1 bogie frame 2 vehicle body 3 wheel axle 4 bearing 5 axle box 6, 7 link arm member 6 _a cylindrical support portion 8 elastic body 9 axial spring 10 hydraulic cylinder 10 _a oil chamber 11 spring 12, 13 mounting seat 14 oil sump 15 electromagnetic switching valve 16 bolt 17 support shaft 18 link arm 19 cylindrical support 20 support shaft 21 air spring 22 pressure sensor 23 air reservoir 24 air supply valve 25 exhaust valve 26 height sensor 27 controller

 ─────────────────────────────────────────────────── ─── Continuation of the front page (72) Shigeo Sugawara 5-10 109 Shimaya, Konohana-ku, Osaka City, Osaka Prefecture Sumitomo Metal Industries, Ltd.

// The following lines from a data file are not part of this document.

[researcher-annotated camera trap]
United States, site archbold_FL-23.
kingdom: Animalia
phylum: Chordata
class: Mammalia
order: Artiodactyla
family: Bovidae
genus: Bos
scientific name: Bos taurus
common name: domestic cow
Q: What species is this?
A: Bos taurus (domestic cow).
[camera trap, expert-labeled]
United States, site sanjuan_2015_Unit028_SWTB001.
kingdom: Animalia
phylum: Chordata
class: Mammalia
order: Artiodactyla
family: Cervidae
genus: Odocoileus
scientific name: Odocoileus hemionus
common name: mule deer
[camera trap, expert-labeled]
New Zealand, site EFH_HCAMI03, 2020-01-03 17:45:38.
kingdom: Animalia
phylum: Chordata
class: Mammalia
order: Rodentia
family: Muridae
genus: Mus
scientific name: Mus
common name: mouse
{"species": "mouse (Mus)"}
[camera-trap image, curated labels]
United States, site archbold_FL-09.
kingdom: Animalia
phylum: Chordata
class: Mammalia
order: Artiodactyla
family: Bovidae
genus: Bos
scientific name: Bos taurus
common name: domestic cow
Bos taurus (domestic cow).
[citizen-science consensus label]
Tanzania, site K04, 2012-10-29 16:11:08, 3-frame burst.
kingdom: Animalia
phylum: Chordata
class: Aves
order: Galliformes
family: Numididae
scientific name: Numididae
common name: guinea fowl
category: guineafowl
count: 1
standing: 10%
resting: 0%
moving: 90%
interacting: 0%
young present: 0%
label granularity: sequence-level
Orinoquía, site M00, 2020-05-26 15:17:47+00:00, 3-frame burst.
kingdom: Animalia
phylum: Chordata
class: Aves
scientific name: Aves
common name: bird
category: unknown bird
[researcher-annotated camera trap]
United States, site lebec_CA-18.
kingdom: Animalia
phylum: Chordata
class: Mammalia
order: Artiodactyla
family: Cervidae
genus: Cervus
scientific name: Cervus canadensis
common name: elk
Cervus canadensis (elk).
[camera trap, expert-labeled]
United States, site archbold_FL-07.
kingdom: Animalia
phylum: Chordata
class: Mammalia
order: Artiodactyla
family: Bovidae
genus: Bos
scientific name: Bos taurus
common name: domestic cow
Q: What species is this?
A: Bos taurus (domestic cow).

Kansai Works Steelmaking Office

Claims (2)

[Claims] 1. A shaft box supporting device in which a shaft spring is provided on a shaft box, and the shaft box and the center of the bogie frame are joined by a link arm, wherein the link arms are provided on the shaft box side and the bogie frame side. It is divided into two parts, and the ends of the link arm members on both sides are flexibly connected in the vertical direction by a pin joint elastically supported in the front-rear direction via an elastic body, and a spring is normally provided between the pin joint and the bogie frame by hydraulic pressure. Install a hydraulic cylinder whose piston is located at the bottom dead center, and when the spring expands due to pressure reduction and the piston is located at the top dead center, the axial distance is the minimum, and when it descends to the bottom dead center, the axial distance is the maximum. An axle box support device for a railway vehicle, characterized in that it can be steered on a curved road. 2. A railroad vehicle having a vehicle body inclination control device under program control, comprising an axle spring on an axle box,
In a shaft box supporting device in which a shaft box and a portion near a center of a bogie frame are joined by a link arm, the link arm is divided into two parts, a shaft box side and a bogie frame side, and ends of both side link arm members are provided with an elastic body. It is flexibly connected in the vertical direction with a pin joint elastically supported in the front-back direction, and between the pin joint and the bogie frame,
Install a hydraulic cylinder that compresses the spring with normal hydraulic pressure and the piston is located at the bottom dead center, and is operated by a control signal from the controller.When the spring expands due to decompression and the piston is located at the top dead center, the axial distance is increased. Is configured so that the axle distance becomes maximum when descending to the bottom dead center, and the hydraulic cylinder is driven according to the curvature of the curved road when passing through the curved road to steer the wheel axle in the radial direction. Axle box support device for railway vehicles.